The use of multiple processors or processors with multiple cores has become increasingly common as a method of increasing the computing power of new computer systems. Multiprocessor and multicore systems share system resources such as system memory and storage devices. Multiple processors or cores often access the same data in memory or storage devices and attempt to utilize this data at the same time. To accomplish this, multiprocessor and multicore systems track the use of data to maintain data coherency. One facet of maintaining data coherency in multiprocessor systems is ensuring that data cached in each processor is coherent. For example, each processor may alter data in its cache before writing it back to system memory. If another processor requests this data from system memory before the altered data is written back to memory, data coherency is lost.
A common scheme for maintaining data coherency in these systems is to use a snoop filter. To insure data coherency, a processor or core may send coherency requests, often referred to as snoops, to other processors before accessing or modifying data. The conventional snoop filter maintains a cache of data requests from each processor or core to track the contents of the cache of each processor or core. Each time a processor retrieves data from memory, a coherency record that includes a tag address for that data is stored in the snoop filter. However, the snoop filter is not aware of cache entries that have been evicted by a processor or core since it is impractical for a processor to send all cache-hit memory references to the snoop filter to maintain a perfect match between the processor's cache entries and the snoop filter entries. For example, a frequently referenced line from a processor may appear to the snoop filter to be aged since the line's activities are not exposed outside the inner cache hierarchy. In another scenario, a clean (unmodified) line in the processor's cache may be replaced by another cache miss address without the snoop filter being notified. As a result, the snoop filter may likely have many stale data entries that are no longer in use by the processor. Furthermore, to make room for new entries when a new request is received from a processor or core, the snoop filter may have to evict cache entries that may still be in use.
The cache entries that are selected to be evicted may be selected using a replacement algorithm. One replacement algorithm of the snoop filter randomly chooses an entry in the snoop filter cache to be evicted to make room for the new entry.
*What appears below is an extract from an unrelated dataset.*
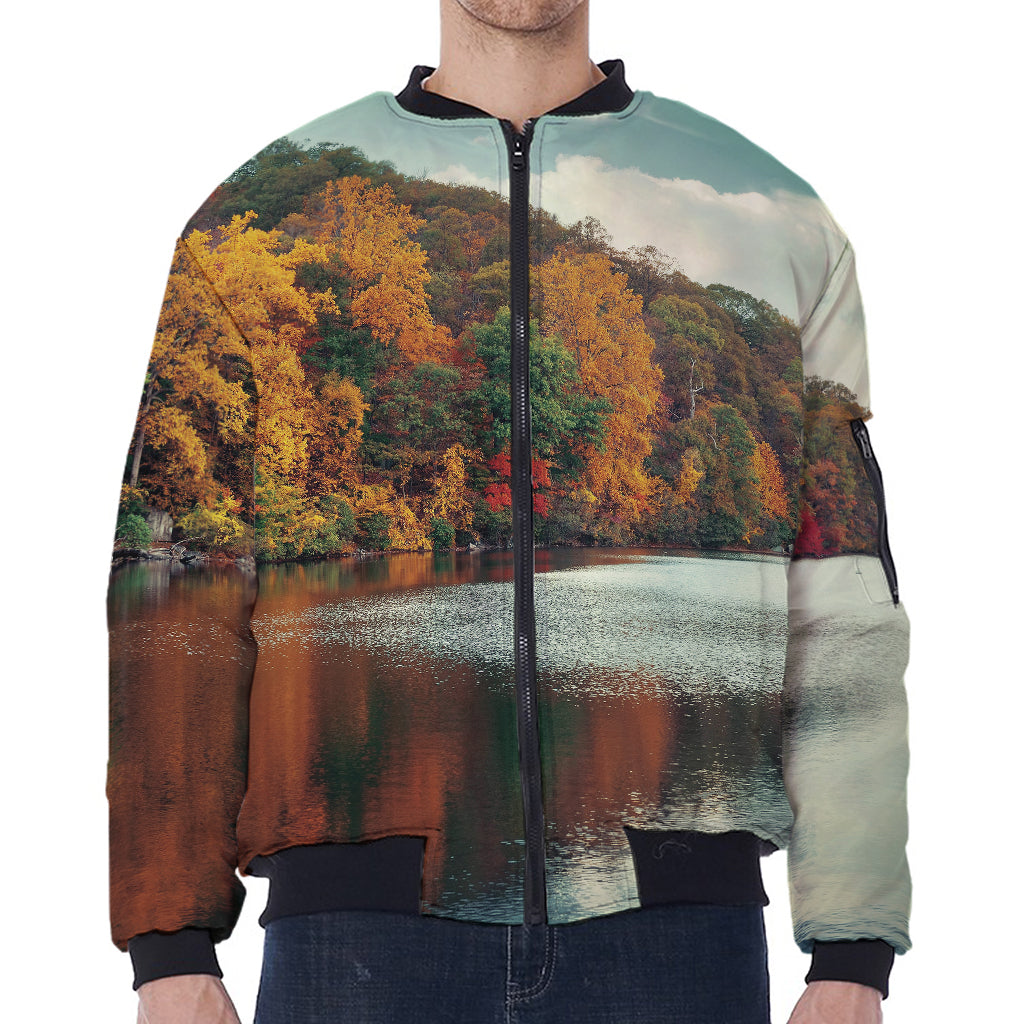 Autumn Lake Print Zip Sleeve Bomber Jacket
This causes a back invalidation message to be sent to the processor or core for the evicted entry. However, if the evicted entry is still being used by the processor or core, the processor or core will need to request the corresponding data from system memory again. This generates additional traffic on the bus between processor or core and the hub controller, thereby reducing the available bandwidth for other data transfers.
To minimize the effect of this process on the bandwidth of the bus and the utilization of the processor, the snoop filter caches are typically large enough to track several times the combined sizes of all the caches in the processors covered by the snoop filter. In practice, the snoop filter may be four to eight times larger than the total size of the caches of the processors or cores in the system. These large snoop filters occupy a large amount of space and increase the complexity and consequently the cost of hub controllers. Consequently, selecting a good replacement policy is preferable over increasing the snoop filter size.